[Opening Records to process section]
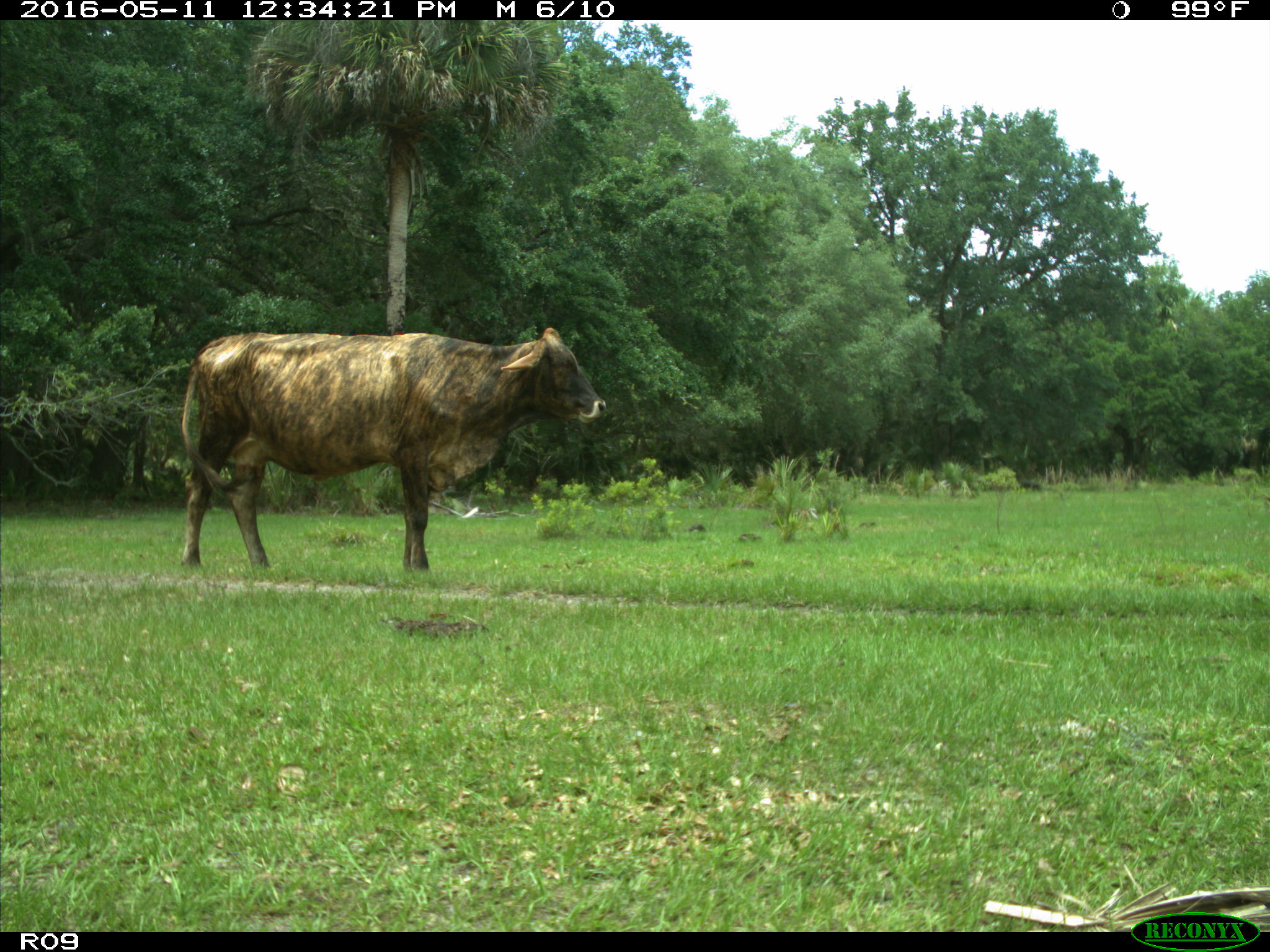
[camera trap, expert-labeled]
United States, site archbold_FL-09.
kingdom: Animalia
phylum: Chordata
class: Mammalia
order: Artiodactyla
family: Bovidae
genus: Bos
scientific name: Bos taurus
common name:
[Closing Records to process section]
Task details ::
Lines from the one containing "phylum: Chordata" through the last line of the listing are to be restated word for word; no other line may appear.

Task result ::
phylum: Chordata
class: Mammalia
order: Artiodactyla
family: Bovidae
genus: Bos
scientific name: Bos taurus
common name:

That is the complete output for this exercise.